→ SELECTED PASSAGE:

A Goddess Does Nothing To Get A Man

The most disempowering idea out there is that a woman has to do something special to find a man. Go to any book store, pick up any dating manual, and it is full of ludicrous advice that a woman must act a certain way, use all her cunning and skillfulness to secure herself a man.

 

We are instructed to shave our legs, wax bikini lines, pluck our brows, respond to texts after an hour delay, be unavailable from Thursday to Sunday, don’t sleep with him until the third, ninth, and now the 32nd date, appear to be too busy, pretend to have a life, manage our social media reputations, make him feel needed without appearing needy, and make him feel like a man even when he doesn’t know the meaning of the word. The women who believe this, walk on egg shells, worried to make one wrong move for fear they will lose his interest.

 

We have been following absurd courting rules for centuries, and no wonder we have rarely had the upper hand in dating. It seems that men get to have all the fun, and women dutifully wait until a man gifts them with his attention. When that happens, some women go totally apeshit, lose all their self-respect, whip out that dating manual, and stand on their heads looking for ways to please him.

 

Would you believe that I haven’t shaved my legs in two years, that I hook up whenever the hell I want, even on a first date, make the first move, say whatever pops into my head, even when I’m sure he won’t be able to handle it, and in general, don’t give a fuck what he thinks?  Would you believe, that since I have been single, I have never come across a man who didn’t beg me for commitment? I have had multiple marriage proposals from men I hooked up with on the first date, and said confidently No Thanks.

 

While most women think man is the prize, I am 100% convinced that I am the prize. Since I am that, then why be afraid of losing him? A woman who is that sure of herself, feels no need to please a man at all. He is pleased when I am pleased. And of course, he first must be pleasing to me before I pay any attention to him at all.

 

Ladies, we have been fooled. Since the dawn of mankind, we have been told that man is something to strive for. Our sexuality and reproductive ability have been repressed, regulated, politicized, judged, shamed, and controlled to ensure that there is a guaranteed supply of young, eager, needy women available to that lowest hanging fruit- the aging, white male. Our ability to earn a paycheck has been limited until the last couple of decades, to prevent us from competing with men who have for decades counted on being a provider. Everything about what society and culture have taught us about dating (to both men and women) is to guarantee that women always choose the most mature, financially stable, secure man, and avoid the young, firm, virile, men most young women are naturally attracted to.

→ GIVEN DATA:
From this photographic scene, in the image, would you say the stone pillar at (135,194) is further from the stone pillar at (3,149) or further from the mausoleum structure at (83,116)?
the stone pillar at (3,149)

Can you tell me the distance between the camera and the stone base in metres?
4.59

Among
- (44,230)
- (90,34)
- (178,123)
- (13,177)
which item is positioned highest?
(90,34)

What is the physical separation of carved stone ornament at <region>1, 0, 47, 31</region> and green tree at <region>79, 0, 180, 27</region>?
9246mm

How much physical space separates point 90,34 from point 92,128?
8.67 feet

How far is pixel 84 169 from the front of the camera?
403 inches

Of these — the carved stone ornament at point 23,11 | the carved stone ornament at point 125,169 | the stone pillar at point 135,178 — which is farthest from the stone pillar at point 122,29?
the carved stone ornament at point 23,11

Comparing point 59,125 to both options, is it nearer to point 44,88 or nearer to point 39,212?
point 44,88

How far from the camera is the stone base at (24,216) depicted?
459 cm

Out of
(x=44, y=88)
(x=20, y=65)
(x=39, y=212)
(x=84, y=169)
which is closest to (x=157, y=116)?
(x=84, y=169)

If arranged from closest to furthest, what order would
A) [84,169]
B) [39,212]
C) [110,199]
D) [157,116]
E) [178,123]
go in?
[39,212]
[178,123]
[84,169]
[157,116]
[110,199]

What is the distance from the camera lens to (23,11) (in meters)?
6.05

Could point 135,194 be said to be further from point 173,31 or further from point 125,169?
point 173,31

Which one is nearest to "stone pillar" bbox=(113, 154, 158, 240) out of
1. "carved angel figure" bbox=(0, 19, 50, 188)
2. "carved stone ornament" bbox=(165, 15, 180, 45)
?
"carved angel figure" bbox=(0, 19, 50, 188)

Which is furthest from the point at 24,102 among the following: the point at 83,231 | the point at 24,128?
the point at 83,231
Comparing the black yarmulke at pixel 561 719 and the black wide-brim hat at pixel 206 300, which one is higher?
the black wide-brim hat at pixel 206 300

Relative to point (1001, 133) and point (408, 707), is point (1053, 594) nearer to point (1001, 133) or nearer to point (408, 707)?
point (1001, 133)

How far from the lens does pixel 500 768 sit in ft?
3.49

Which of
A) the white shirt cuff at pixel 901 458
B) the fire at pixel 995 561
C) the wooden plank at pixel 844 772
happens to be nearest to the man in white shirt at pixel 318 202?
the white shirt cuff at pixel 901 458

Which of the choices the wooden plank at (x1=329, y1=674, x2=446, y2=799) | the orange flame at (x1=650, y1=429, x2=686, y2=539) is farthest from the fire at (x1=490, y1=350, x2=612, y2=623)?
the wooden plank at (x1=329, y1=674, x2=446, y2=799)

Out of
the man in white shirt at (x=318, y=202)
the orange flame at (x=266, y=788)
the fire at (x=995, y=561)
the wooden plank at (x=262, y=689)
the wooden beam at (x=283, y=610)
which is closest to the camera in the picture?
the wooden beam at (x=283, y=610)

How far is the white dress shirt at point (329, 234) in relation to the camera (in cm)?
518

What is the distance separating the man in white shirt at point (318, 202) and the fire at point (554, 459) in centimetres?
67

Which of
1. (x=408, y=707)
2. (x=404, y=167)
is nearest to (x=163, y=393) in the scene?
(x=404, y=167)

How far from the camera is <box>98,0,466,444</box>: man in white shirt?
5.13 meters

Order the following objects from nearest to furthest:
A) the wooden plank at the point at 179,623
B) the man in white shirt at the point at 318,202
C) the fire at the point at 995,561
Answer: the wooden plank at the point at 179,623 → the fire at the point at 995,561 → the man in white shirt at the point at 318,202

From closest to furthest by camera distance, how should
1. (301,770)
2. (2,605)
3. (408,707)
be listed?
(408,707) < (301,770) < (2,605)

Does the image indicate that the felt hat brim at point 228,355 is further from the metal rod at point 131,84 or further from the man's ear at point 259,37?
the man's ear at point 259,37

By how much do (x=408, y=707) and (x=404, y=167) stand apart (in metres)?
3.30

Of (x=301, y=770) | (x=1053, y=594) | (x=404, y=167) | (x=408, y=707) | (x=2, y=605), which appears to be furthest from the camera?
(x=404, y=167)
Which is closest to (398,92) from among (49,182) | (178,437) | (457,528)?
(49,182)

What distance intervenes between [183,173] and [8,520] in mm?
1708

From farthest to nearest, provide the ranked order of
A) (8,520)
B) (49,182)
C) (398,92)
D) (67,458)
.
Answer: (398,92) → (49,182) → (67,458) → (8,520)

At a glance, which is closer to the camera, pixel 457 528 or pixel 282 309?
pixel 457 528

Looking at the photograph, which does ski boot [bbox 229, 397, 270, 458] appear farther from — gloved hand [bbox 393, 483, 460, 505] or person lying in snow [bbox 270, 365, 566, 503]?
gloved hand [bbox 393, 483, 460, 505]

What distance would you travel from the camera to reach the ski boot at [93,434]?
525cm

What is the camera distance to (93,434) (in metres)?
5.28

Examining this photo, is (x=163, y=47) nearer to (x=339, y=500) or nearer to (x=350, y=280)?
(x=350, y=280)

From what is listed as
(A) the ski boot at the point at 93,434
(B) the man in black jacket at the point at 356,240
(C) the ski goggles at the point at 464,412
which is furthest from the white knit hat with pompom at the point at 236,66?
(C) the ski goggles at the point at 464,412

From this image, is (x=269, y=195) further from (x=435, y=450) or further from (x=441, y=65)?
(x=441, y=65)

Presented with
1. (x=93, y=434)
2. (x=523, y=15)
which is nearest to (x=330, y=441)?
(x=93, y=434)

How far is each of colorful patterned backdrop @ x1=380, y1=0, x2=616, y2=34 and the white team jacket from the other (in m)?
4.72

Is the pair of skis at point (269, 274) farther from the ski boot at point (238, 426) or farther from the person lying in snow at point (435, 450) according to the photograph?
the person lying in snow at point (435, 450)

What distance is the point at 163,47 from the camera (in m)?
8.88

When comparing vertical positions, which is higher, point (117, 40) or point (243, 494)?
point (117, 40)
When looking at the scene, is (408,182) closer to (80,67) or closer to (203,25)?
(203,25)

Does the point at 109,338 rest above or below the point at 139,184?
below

→ GIVEN INSTRUCTION:
Quote the essay on dating advice for women word for word, starting with "Would you believe that" and ending after "him at all.".

→ TASK RESULT:
Would you believe that I haven’t shaved my legs in two years, that I hook up whenever the hell I want, even on a first date, make the first move, say whatever pops into my head, even when I’m sure he won’t be able to handle it, and in general, don’t give a fuck what he thinks?  Would you believe, that since I have been single, I have never come across a man who didn’t beg me for commitment? I have had multiple marriage proposals from men I hooked up with on the first date, and said confidently No Thanks.

 

While most women think man is the prize, I am 100% convinced that I am the prize. Since I am that, then why be afraid of losing him? A woman who is that sure of herself, feels no need to please a man at all. He is pleased when I am pleased. And of course, he first must be pleasing to me before I pay any attention to him at all.